Ping statistics for 127.0.0.1:
    Packets: Sent = 1, Received = 1, Lost = 0 (0% loss),
Approximate round trip times in milli-seconds:
    Minimum = 0ms, Maximum = 0ms, Average = 0ms
Control-C

[process exited with code 3221225786]

But not with PowerShell 7.0.0:

PowerShell 7.0.0
Copyright (c) Microsoft Corporation. All rights reserved.

https://aka.ms/powershell
Type 'help' to get help.

PS C:\Users\kolbe> ping 127.0.0.1

Pinging 127.0.0.1 with 32 bytes of data:
Reply from 127.0.0.1: bytes=32 time<1ms TTL=128

Ping statistics for 127.0.0.1:
    Packets: Sent = 1, Received = 1, Lost = 0 (0% loss),
Approximate round trip times in milli-seconds:
    Minimum = 0ms, Maximum = 0ms, Average = 0ms
Control-C

This is a bug in the dotnet global wrapper that came with powershell 6. The wrapper is exiting when you press ^C, which takes the powershell process down at the same time.
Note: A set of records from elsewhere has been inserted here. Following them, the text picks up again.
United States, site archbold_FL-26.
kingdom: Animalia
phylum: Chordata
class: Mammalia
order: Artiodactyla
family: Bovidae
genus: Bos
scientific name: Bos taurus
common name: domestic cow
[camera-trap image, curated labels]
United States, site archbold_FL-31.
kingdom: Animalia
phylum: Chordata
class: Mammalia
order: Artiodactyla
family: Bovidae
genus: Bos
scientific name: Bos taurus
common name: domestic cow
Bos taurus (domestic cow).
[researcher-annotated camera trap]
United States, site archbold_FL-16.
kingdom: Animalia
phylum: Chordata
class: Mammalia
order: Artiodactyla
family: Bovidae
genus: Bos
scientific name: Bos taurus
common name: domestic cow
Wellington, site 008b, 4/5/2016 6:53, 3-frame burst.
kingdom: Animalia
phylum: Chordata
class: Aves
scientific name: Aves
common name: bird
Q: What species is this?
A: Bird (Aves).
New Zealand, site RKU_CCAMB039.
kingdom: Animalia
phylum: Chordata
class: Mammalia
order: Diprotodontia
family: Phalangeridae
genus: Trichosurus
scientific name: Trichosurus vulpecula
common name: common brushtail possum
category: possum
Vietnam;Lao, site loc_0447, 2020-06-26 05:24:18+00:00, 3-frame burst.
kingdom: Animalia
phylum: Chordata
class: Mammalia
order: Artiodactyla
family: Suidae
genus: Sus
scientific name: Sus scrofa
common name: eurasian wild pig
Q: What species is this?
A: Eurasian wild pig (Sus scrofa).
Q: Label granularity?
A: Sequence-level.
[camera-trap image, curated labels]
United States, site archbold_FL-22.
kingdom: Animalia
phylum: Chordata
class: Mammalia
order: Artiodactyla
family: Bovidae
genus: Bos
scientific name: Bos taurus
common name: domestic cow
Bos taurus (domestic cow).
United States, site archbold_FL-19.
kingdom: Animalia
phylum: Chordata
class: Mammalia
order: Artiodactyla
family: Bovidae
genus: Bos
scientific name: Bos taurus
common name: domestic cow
This is the same issue I linked upthread, https://github.com/PowerShell/PowerShell/issues/11314

It is not just powershell, i was running cmd.
image
Same thing happened to me when i tried to exit.

edit:
what i figured out is that if I type a mistake, for example 'exita' instead of 'exit', then type 'exit' it crashes.
this was correct for cmd, ubuntu, ubuntu 20.04, ubuntu 18.04, git bash.
but for powershell, it closed correctly.
for cmd the error code is 9009, and for all the others it was 127.

It is not just powershell, i was running cmd.

I can confirm this happening. Also happens when, for example, using ping but aborting directly via CTRL-C, then using exit. Result is [process exited with code 3221225786].